As the world marks the grim anniversary of the 1994 genocide against the Tutsi in Rwanda, during which Hutu and others who opposed the massacre were also killed, the United Nations Secretary-General called for concerted efforts to defeat hate-driven movements to prevent history from repeating itself.
In a message commemorating the International Day of Reflection on the 1994 Genocide Against the Tutsi in Rwanda, Secretary-General António Guterres underlined that everyone must “take a hard look at today’s world and ensure that we heed the lessons of 27 years ago”.
The genocide against the Tutsi in Rwanda remains in our collective conscience as among the most horrific events in recent human history.
— António Guterres (@antonioguterres) April 6, 2021
More than one million were systematically killed in Rwanda, over the course of just 100 days.
“Today, around the globe, people are threatened by extremist groups determined on boosting their ranks through social polarization and political and cultural manipulation”, Mr. Guterres warned, adding that the while the technology and techniques that extremists use are evolving, the “vile messages and rhetoric remain” the same.
“The dehumanization of communities, misinformation and hate speech are stoking the fires of violence.”
COVID-19 fueling discrimination, polarization
Mr. Guterres underlined the urgency of addressing deepening divides, especially given the COVID-19 crisis, which has profoundly affected the “entire spectrum” of human rights everywhere and further fueled discrimination, social polarization and inequalities “all of which can lead to violence and conflict”.

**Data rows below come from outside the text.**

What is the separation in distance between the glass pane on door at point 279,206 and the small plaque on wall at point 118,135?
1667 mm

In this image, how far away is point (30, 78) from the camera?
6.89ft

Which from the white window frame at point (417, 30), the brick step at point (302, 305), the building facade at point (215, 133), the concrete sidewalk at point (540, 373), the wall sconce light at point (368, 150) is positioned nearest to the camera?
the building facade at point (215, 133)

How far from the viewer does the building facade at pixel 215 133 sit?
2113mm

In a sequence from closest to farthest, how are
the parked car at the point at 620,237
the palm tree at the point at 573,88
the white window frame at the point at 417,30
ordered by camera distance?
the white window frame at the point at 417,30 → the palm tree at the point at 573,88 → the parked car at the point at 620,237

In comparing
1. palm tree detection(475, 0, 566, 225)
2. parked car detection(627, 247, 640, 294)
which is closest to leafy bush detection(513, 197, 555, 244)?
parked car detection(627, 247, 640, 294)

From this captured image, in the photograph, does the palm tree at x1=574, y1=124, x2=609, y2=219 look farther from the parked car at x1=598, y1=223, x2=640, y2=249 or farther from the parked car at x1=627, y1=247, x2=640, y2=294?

“We saw what happened in Rwanda in 1994, and we know the horrific consequences when hate is allowed to prevail”, he said, calling on everyone to defend human rights and ensure full respect all members of the society.
“On this solemn Day, let us all commit to building a world guided by human rights and dignity for all”, Mr. Guterres added.

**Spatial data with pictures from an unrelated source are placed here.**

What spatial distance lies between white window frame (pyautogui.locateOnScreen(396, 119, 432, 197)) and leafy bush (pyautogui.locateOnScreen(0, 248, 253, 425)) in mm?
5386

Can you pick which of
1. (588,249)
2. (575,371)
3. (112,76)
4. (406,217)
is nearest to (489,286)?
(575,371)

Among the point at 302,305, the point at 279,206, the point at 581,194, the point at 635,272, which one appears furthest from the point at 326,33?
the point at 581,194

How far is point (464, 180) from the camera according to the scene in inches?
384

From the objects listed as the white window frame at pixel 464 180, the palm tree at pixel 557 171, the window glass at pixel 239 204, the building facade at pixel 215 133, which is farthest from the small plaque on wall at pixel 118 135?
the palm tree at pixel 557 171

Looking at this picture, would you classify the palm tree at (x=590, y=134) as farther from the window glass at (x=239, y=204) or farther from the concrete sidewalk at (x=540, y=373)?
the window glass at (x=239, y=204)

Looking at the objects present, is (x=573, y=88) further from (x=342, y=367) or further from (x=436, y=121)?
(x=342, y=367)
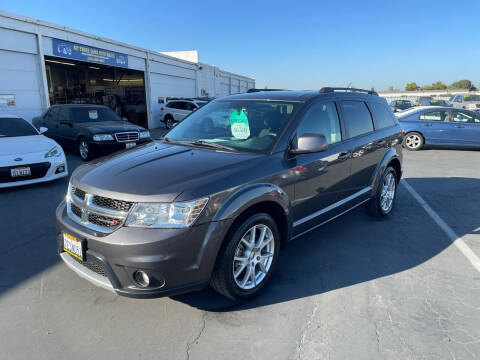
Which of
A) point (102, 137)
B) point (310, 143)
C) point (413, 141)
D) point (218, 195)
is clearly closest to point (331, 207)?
point (310, 143)

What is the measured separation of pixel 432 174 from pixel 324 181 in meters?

Rwandans ‘rebuilt from the ashes’
The Secretary-General went on to note that having experienced “one of the most painful chapters” in modern human history, the people of Rwanda “rebuilt from the ashes”.
“After suffering unspeakable gender-based violence and discrimination, Rwanda’s women now hold more than 60 per cent of parliamentary seats – making Rwanda a world leader”, he added, noting also Rwandan’s display of the “power” of justice and reconciliation.